The Chicago-based retailer of jewelry and accessories for girls and young women said that its net loss in the three months ended May 2 fell to $35.4 million from a loss of $38.1 million in the comparable 2014 period. Adjusted earnings before interest, taxes, depreciation and amortization declined 21.8 percent to $37.6 million from $48.1 million

Net sales declined 9.4 percent, to $320 million from $353.3 million, and were down 2.8 percent on a constant-currency basis.

Damage to the bottom line was limited by a 10.3 percent decline in selling, general and administrative costs, to $113 million. However, gross margin fell to 46 percent of sales from 47.1 percent a year ago.

Same-store sales were off 2.5 percent, including a 1.9 percent drop-off in North America and a 3.6 percent slip in Europe, with results outside the U.S. calculated at local currency.

“The port issue is largely resolved and we saw sales improve late in the first quarter,” said Beatrice Lafon, chief executive officer, adding the comps so far in the second quarter had been flat.

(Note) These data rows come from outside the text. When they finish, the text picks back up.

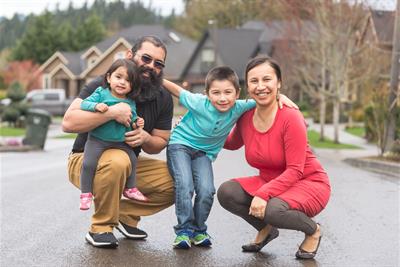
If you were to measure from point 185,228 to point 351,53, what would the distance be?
19188 millimetres

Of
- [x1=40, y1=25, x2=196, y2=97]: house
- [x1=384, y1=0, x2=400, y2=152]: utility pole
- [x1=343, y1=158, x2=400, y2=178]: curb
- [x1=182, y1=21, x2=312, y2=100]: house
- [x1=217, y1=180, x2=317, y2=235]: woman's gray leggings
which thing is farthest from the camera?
[x1=40, y1=25, x2=196, y2=97]: house

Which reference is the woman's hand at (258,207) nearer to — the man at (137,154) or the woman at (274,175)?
the woman at (274,175)

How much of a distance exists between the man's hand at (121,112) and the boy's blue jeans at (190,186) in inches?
22.0

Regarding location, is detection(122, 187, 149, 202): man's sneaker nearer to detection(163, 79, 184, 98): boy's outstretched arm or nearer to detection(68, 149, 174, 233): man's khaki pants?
detection(68, 149, 174, 233): man's khaki pants

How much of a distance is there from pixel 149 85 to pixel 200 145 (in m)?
0.66

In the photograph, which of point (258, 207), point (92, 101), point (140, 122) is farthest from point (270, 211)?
point (92, 101)

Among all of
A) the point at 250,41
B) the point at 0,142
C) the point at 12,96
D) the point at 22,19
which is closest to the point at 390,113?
the point at 0,142

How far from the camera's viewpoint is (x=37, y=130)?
66.5 feet

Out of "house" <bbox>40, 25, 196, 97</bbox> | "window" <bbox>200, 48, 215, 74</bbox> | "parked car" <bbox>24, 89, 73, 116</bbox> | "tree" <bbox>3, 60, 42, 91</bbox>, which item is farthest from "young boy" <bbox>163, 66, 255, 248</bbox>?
"tree" <bbox>3, 60, 42, 91</bbox>

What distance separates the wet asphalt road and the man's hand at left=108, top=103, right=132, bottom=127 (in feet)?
3.39

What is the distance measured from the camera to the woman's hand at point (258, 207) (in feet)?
16.5

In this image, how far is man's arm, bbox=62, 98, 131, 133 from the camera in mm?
5195

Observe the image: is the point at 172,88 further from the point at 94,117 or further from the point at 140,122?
the point at 94,117

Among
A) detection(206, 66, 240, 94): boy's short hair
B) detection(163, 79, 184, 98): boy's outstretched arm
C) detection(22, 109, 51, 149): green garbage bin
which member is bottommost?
detection(22, 109, 51, 149): green garbage bin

The company calculated that port congestion cost it $48 million in sales in the fourth quarter and $10 million in the first quarter.

The decline in comps included a 0.8 percent decrease in average transactions per store and a 1.3 percent decline in average transaction value.

However, some of that decrease was offset by improved conversion.

On a conference call with analysts Friday morning, J. Per Brodin, chief financial officer, pointed out, “Overall, conversion rates were at or near their highest levels in Q1 since we began measuring conversion in 2012 in both North America and Europe, helping to mitigate some of the traffic issues that occurred during the quarter.

Claire’s is continuing to expand its concession business with Toys ‘R’ Us and seek new partners for the concession initiative. The brand is now present in 219 Toys ‘R’ Us stores, up from 20 a year ago, and is expected to expand to an additional 360 locations during the course of the current year.

But Claire’s noted that upcoming concession locations might not be as large as those opened in Toys ‘R’ Us. “It’s a factor of what’s available and how much space the partners that we’re working with have,” said Brodin. “It’s not only a partner-by-partner process, but a location-by-location one.”

The existing concession locations are about one-fifth the size of a typical Claire’s store. Possible partners on the project include Tesco, The Toy Center in Italy and BHS in the U.K. Lafon declined to identify addition prospects in the U.S., but the company said it might be able to disclose plans in time for its second-quarter conference call, projected to take place in early September.

Claire’s was acquired for $3.1 billion by Apollo Management in 2007 and then taken private.